I'm seeking to prove that for any $\epsilon>0$, there exists an $n\in\mathbb{N}$ such that $$ 0<\frac{1}{n}<\epsilon. $$

I think that—in some form—I'm going to need to use the fact that for any $x\in\mathbb{R}$, we can find $a\in\mathbb{N}$ such that $a\geq x$ (i.e. the Archimedean property).

Or perhaps I could construct a set with an infimum of zero and somehow use that to generate an element between zero and $\epsilon$.

What's the most sensible approach here?

Answer 1

Note: that $0 < \frac 1n < \epsilon \iff n > \frac 1\epsilon > 0$

So you have to show:

1. If $\epsilon > 0$ then $\frac 1{\epsilon}$ exists (that's easy; $\mathbb R$ is a field so multiplicative inverses exist).
2. If $\epsilon > 0$ then $\frac 1{\epsilon} > 0$. (You should have proven that already and can take that as a given without even acknowledging it is in question.)[The proof is If $\frac 1\epsilon \le 0$ and $\epsilon > 0$ we would have $1 =\frac 1\epsilon \cdot \epsilon \le 0\cdot \epsilon = 0$; a contradiction].
3. For any $M = \frac 1{\epsilon}\in \mathbb R$, there exists a natural number $n: n> M$.

And 3: (which says nothing more or less than "The Natural numbers are not bounded above") is the real heart of the issue.

Depending on the level of the book you may or may not be able to take that for granted.

But it is equivalent to the Archimedian principal. $1 > 0$ so for any $M =\frac 1{\epsilon} \in \mathbb R$ there is an $n\in \mathbb N$ so that $n*1 > M$.

.....

To sum up:

$\epsilon > 0$.

So $\frac 1{\epsilon} > 0$.

So there exists an $n\in \mathbb N$ so that $n > \frac 1\epsilon$.

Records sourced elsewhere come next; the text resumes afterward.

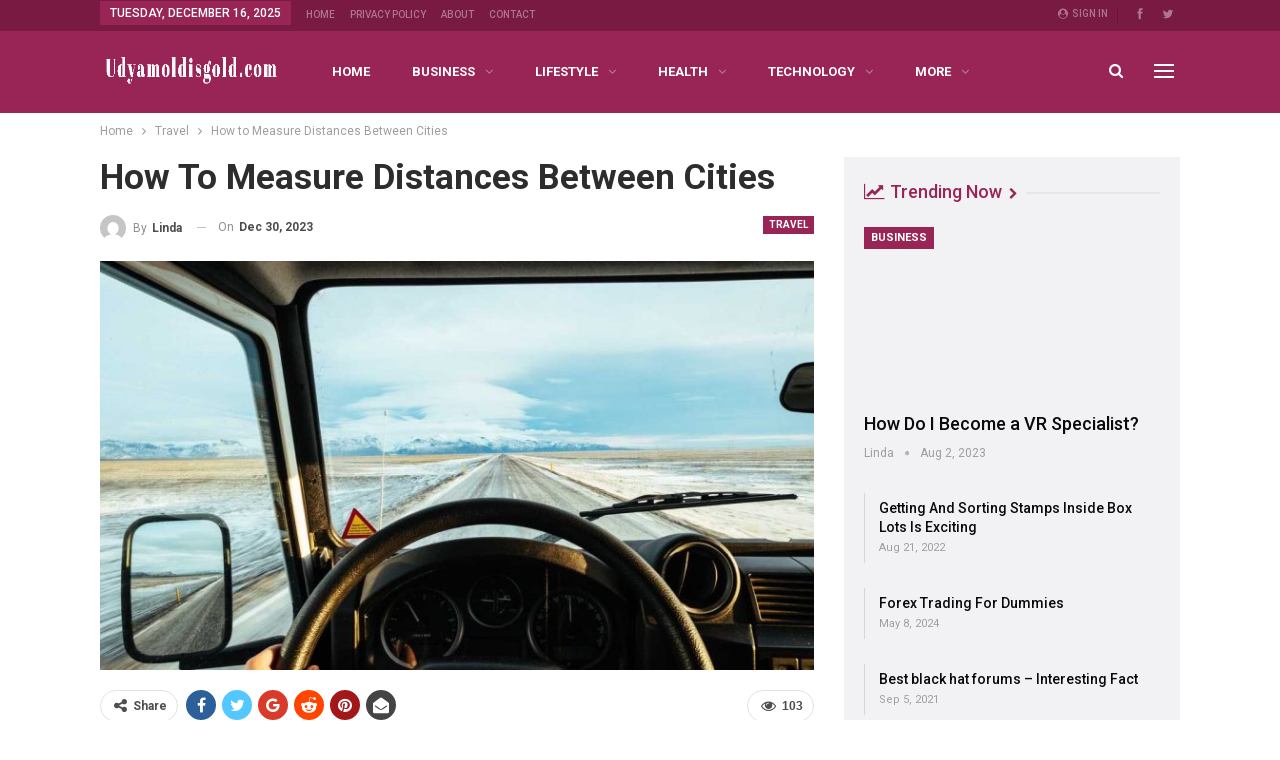

--- FILE ---
content_type: text/html; charset=UTF-8
request_url: https://udyamoldisgold.com/wp-admin/admin-ajax.php
body_size: -764
content:
{"status":"succeed","html":"<i class=\"bf-icon  fa fa-eye\"><\/i> <b class=\"number\">103<\/b>"}

--- FILE ---
content_type: text/javascript;charset=UTF-8
request_url: https://udyamoldisgold.com/wp-admin/admin-ajax.php?action=GOTMLS_logintime&GOTMLS_mt=42c022b4021f2384ba7ba04a56ced6f9&GOTMLS_u=log&GOTMLS_p=pwd&GOTMLS_sess=35e7d1ed29b172303c5f745d2bbe0451&GOTMLS_form_id=1&GOTMLS_time=1767124160564
body_size: -589
content:

if (GOTMLS_field = document.getElementById('checking_BRUTEFORCE_1'))
	GOTMLS_field.innerHTML = '<h2 style="text-align: center">//DEBUG: 1  Invalid or expired Nonce Token!  (42c022b4021f2384ba7ba04a56ced6f9 !found!)  Refresh and try again?</h2>';

--- FILE ---
content_type: text/javascript;charset=UTF-8
request_url: https://udyamoldisgold.com/wp-admin/admin-ajax.php?action=GOTMLS_logintime&GOTMLS_mt=42c022b4021f2384ba7ba04a56ced6f9&GOTMLS_u=log&GOTMLS_p=pwd&GOTMLS_sess=35e7d1ed29b172303c5f745d2bbe0451&GOTMLS_form_id=1&GOTMLS_time=1767124160039
body_size: -200
content:

if (GOTMLS_field = document.getElementById('checking_BRUTEFORCE_1'))
	GOTMLS_field.innerHTML = '<h2 style="text-align: center">//DEBUG: 1  Invalid or expired Nonce Token!  (42c022b4021f2384ba7ba04a56ced6f9 !found!)  Refresh and try again?</h2>';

So $0 < \frac 1n < \epsilon$.

That's all you have to do.

Answer 2

Consider $n$ equal to $\lceil\frac{1}{\epsilon} \rceil$ (that means the smallest natural number that is greater or equal to $\frac{1}{\epsilon}$). Then you can easily see that $$0<\frac{1}{n} = \frac{1}{\lceil\frac{1}{\epsilon}\rceil} <\frac{1}{\frac{1}{\epsilon}}=\epsilon,$$ so for any $\epsilon\in\mathbb{R}$, you can just pick $n\in\mathbb{N}$ that way and the condition is verified (for that $n$ and for any other natural number grater that $n$).

Answer 3

You have almost said it yourself if you accept the Archimedian property: Let $\epsilon > 0$. Then there exists $n \in \mathbb{N}$ such that

$$n > \frac{1}{\epsilon} \implies \epsilon > \frac{1}{n}.$$